- Directed by: Narendra Suri
- Written by: I.S. Johar
- Produced by: Anupchand Shah, Mahipatray Shah
- Starring: Kishore Kumar; Shakila; Helen; Jaikishan Dayabhai Panchal; David Abraham;
- Music by: Shankar Jaikishan; Shankarsingh Raghuwanshi;
- Release date: 1957;
- Country: India
- Language: Hindi

= Begunah =

1957 film

Begunah is a 1957 Indian romance film produced by Anupchand Shah and Mahipatray Shah. The film directed by Narendra Suri in hindi language under the Rup Kamal Chitra company. The film was released on 8 March 1957.

==Cast==
- Kishore Kumar
- Shakila
- Helen
- Jaikishan Dayabhai Panchal
- Raja Nene
- David Abraham

== Soundtrack ==

| Track # | Song title | Singers |
|---|---|---|
| 01 | "Aaj Na Jane Pagal" | Kishore Kumar |
| 02 | "Aaja Raat Beeti Jaye" | Kishore Kumar, Usha Mangeshkar |
| 03 | "Dil Albele Pyar Ka" | Lata Mangeshkar, Manna Dey |
| 04 | "Nazar Kahe Aaja" | Lata Mangeshkar |
| 05 | "Ae Pyase Dil Bezuban" | Mukesh |
| 06 | "Gori gori mein to pariyon ki Chhori" | Lata Mangeshkar |

==Plagiarism issue==
The film was banned 10 days after its release because it was a plagiarized version of American film Knock on Wood (1954, starring Danny Kaye, Mai Zetterling).
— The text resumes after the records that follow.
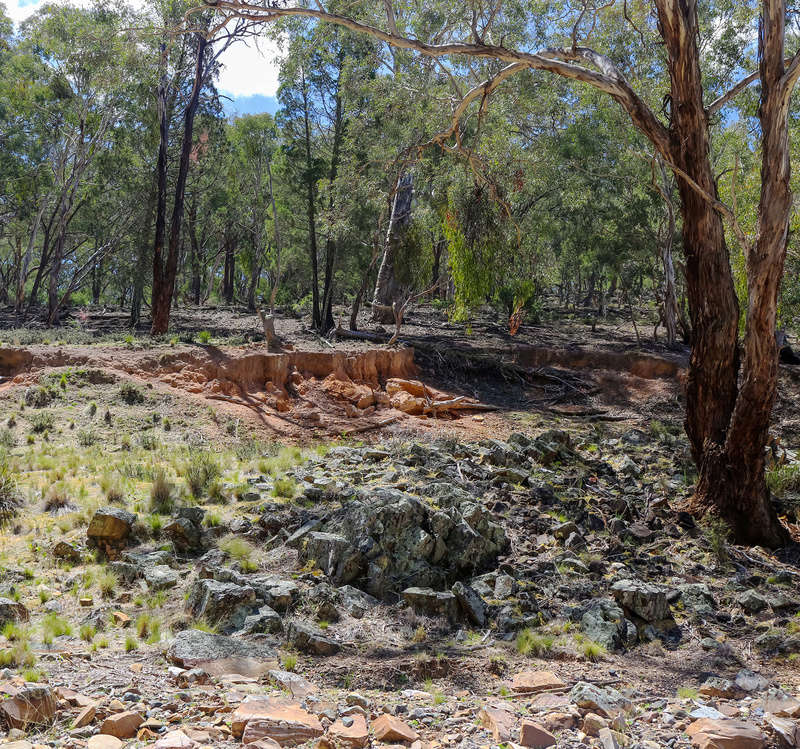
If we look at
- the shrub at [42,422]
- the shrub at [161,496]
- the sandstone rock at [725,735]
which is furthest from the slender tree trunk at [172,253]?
the sandstone rock at [725,735]

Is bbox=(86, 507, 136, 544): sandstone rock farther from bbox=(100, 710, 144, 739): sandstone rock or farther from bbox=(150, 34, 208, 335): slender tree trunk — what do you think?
bbox=(150, 34, 208, 335): slender tree trunk

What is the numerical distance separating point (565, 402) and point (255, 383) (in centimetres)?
730

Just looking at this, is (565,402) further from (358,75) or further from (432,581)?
(432,581)

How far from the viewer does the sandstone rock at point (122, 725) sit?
3152 mm

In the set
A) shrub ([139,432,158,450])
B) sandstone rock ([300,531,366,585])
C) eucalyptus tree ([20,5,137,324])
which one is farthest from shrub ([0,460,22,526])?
eucalyptus tree ([20,5,137,324])

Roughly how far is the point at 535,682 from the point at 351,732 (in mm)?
1429

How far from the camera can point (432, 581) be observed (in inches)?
229

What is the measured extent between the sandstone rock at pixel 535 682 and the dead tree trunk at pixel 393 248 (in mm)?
15300

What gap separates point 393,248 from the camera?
65.2 feet

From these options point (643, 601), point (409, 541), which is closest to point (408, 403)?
point (409, 541)

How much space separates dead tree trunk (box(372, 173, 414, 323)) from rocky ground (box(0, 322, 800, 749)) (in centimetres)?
1131

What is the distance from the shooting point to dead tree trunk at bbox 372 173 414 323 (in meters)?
19.9

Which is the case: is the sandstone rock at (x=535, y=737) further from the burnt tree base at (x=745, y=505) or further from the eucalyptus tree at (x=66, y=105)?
the eucalyptus tree at (x=66, y=105)

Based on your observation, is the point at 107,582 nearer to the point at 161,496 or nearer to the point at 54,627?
the point at 54,627
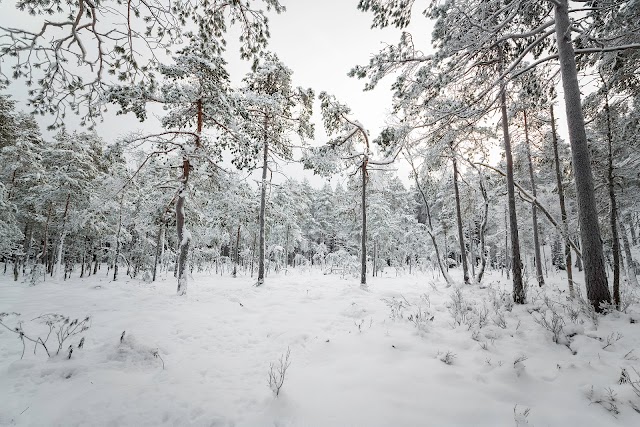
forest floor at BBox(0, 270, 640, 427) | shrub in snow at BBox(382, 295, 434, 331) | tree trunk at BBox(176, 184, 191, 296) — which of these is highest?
tree trunk at BBox(176, 184, 191, 296)

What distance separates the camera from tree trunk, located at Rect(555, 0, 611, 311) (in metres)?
5.25

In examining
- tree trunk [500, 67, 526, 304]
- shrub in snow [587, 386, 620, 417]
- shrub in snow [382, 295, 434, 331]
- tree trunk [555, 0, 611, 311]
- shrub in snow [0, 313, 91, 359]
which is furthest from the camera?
tree trunk [500, 67, 526, 304]

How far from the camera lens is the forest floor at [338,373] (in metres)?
2.92

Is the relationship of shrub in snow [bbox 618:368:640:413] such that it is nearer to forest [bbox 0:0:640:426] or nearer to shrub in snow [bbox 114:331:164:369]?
forest [bbox 0:0:640:426]

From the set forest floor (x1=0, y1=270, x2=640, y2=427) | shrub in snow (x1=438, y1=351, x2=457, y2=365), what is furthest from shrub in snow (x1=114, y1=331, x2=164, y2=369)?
shrub in snow (x1=438, y1=351, x2=457, y2=365)

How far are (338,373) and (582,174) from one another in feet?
20.5

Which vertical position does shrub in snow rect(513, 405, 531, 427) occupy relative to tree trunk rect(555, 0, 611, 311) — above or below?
below

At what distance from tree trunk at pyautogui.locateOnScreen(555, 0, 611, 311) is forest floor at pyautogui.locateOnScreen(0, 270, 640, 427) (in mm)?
646

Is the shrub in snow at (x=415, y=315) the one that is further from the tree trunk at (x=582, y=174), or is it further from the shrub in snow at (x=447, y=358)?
the tree trunk at (x=582, y=174)

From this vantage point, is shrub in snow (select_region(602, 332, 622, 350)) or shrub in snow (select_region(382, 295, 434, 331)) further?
shrub in snow (select_region(382, 295, 434, 331))

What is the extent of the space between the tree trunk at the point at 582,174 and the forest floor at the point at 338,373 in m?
0.65

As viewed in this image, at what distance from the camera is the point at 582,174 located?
18.0 ft

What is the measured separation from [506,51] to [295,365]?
391 inches

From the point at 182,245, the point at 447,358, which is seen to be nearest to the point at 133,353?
the point at 447,358
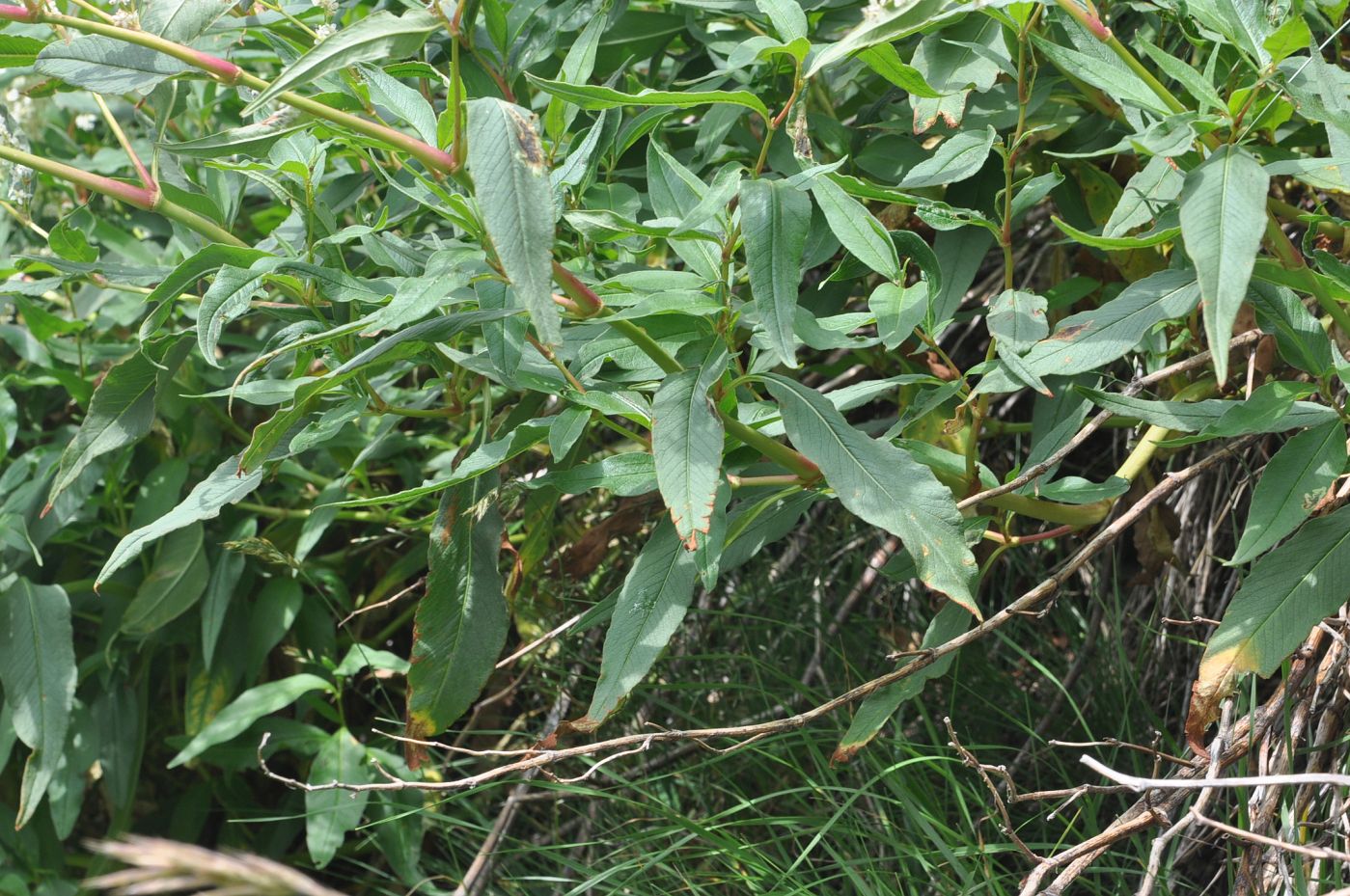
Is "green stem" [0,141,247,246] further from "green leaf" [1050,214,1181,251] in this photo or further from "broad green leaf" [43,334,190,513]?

Paramount Pictures, producers of Knock on the Wood filed a copyright lawsuit in India. They won the case and the judge of Bombay High Court ordered all prints of Begunah to be destroyed. However, in 2020, National Film Archive of India found two 16mm reels consisting of around 60 to 70 minutes footage.